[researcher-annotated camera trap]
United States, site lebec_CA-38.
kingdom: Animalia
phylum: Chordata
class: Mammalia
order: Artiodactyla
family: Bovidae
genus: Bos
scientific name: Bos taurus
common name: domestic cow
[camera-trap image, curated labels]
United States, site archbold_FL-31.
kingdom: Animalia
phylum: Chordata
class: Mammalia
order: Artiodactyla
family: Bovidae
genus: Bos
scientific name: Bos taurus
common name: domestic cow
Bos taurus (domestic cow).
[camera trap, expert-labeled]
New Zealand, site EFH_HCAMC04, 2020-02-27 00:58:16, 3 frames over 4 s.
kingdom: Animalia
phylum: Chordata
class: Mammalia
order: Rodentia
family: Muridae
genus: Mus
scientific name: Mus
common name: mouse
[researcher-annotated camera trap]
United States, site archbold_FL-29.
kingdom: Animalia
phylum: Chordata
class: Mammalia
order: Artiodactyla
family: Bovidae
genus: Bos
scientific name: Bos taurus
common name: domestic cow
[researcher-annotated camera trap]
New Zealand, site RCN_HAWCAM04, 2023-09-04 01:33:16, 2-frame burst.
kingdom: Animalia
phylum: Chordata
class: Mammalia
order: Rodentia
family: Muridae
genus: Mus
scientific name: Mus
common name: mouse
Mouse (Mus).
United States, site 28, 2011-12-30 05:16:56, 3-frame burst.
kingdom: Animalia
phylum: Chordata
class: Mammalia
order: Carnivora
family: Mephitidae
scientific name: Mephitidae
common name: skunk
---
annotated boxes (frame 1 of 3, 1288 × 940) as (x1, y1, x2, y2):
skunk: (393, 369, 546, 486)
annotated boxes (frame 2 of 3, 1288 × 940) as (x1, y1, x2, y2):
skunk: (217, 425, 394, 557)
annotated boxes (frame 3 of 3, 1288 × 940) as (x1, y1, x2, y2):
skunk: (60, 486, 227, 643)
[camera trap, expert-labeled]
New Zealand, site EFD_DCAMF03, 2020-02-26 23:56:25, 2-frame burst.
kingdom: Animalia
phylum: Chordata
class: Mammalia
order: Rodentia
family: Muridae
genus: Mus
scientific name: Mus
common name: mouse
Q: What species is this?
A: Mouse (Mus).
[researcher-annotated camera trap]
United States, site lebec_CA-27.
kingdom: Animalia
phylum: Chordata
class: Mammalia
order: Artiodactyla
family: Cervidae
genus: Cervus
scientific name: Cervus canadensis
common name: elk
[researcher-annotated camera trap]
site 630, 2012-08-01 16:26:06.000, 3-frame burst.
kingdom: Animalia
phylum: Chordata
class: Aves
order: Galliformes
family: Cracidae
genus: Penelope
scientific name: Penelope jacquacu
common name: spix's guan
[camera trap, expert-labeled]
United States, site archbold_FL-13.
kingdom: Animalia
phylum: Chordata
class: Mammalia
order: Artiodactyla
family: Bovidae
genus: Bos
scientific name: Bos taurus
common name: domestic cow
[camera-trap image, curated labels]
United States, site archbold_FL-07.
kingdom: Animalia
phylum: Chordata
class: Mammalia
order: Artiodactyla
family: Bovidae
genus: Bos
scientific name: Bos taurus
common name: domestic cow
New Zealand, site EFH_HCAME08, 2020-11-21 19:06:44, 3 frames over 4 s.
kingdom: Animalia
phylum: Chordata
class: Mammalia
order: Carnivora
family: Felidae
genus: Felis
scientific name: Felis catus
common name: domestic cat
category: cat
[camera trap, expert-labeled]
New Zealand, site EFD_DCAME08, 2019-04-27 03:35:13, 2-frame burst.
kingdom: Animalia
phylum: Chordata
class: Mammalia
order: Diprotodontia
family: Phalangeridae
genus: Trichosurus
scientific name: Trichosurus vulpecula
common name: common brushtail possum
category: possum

============================================================

■ **Your instructions**: Output the full listing. Match it exactly.

■ **Result**:
[researcher-annotated camera trap]
United States, site lebec_CA-38.
kingdom: Animalia
phylum: Chordata
class: Mammalia
order: Artiodactyla
family: Bovidae
genus: Bos
scientific name: Bos taurus
common name: domestic cow
[camera-trap image, curated labels]
United States, site archbold_FL-31.
kingdom: Animalia
phylum: Chordata
class: Mammalia
order: Artiodactyla
family: Bovidae
genus: Bos
scientific name: Bos taurus
common name: domestic cow
Bos taurus (domestic cow).
[camera trap, expert-labeled]
New Zealand, site EFH_HCAMC04, 2020-02-27 00:58:16, 3 frames over 4 s.
kingdom: Animalia
phylum: Chordata
class: Mammalia
order: Rodentia
family: Muridae
genus: Mus
scientific name: Mus
common name: mouse
[researcher-annotated camera trap]
United States, site archbold_FL-29.
kingdom: Animalia
phylum: Chordata
class: Mammalia
order: Artiodactyla
family: Bovidae
genus: Bos
scientific name: Bos taurus
common name: domestic cow
[researcher-annotated camera trap]
New Zealand, site RCN_HAWCAM04, 2023-09-04 01:33:16, 2-frame burst.
kingdom: Animalia
phylum: Chordata
class: Mammalia
order: Rodentia
family: Muridae
genus: Mus
scientific name: Mus
common name: mouse
Mouse (Mus).
United States, site 28, 2011-12-30 05:16:56, 3-frame burst.
kingdom: Animalia
phylum: Chordata
class: Mammalia
order: Carnivora
family: Mephitidae
scientific name: Mephitidae
common name: skunk
---
annotated boxes (frame 1 of 3, 1288 × 940) as (x1, y1, x2, y2):
skunk: (393, 369, 546, 486)
annotated boxes (frame 2 of 3, 1288 × 940) as (x1, y1, x2, y2):
skunk: (217, 425, 394, 557)
annotated boxes (frame 3 of 3, 1288 × 940) as (x1, y1, x2, y2):
skunk: (60, 486, 227, 643)
[camera trap, expert-labeled]
New Zealand, site EFD_DCAMF03, 2020-02-26 23:56:25, 2-frame burst.
kingdom: Animalia
phylum: Chordata
class: Mammalia
order: Rodentia
family: Muridae
genus: Mus
scientific name: Mus
common name: mouse
Q: What species is this?
A: Mouse (Mus).
[researcher-annotated camera trap]
United States, site lebec_CA-27.
kingdom: Animalia
phylum: Chordata
class: Mammalia
order: Artiodactyla
family: Cervidae
genus: Cervus
scientific name: Cervus canadensis
common name: elk
[researcher-annotated camera trap]
site 630, 2012-08-01 16:26:06.000, 3-frame burst.
kingdom: Animalia
phylum: Chordata
class: Aves
order: Galliformes
family: Cracidae
genus: Penelope
scientific name: Penelope jacquacu
common name: spix's guan
[camera trap, expert-labeled]
United States, site archbold_FL-13.
kingdom: Animalia
phylum: Chordata
class: Mammalia
order: Artiodactyla
family: Bovidae
genus: Bos
scientific name: Bos taurus
common name: domestic cow
[camera-trap image, curated labels]
United States, site archbold_FL-07.
kingdom: Animalia
phylum: Chordata
class: Mammalia
order: Artiodactyla
family: Bovidae
genus: Bos
scientific name: Bos taurus
common name: domestic cow
New Zealand, site EFH_HCAME08, 2020-11-21 19:06:44, 3 frames over 4 s.
kingdom: Animalia
phylum: Chordata
class: Mammalia
order: Carnivora
family: Felidae
genus: Felis
scientific name: Felis catus
common name: domestic cat
category: cat
[camera trap, expert-labeled]
New Zealand, site EFD_DCAME08, 2019-04-27 03:35:13, 2-frame burst.
kingdom: Animalia
phylum: Chordata
class: Mammalia
order: Diprotodontia
family: Phalangeridae
genus: Trichosurus
scientific name: Trichosurus vulpecula
common name: common brushtail possum
category: possum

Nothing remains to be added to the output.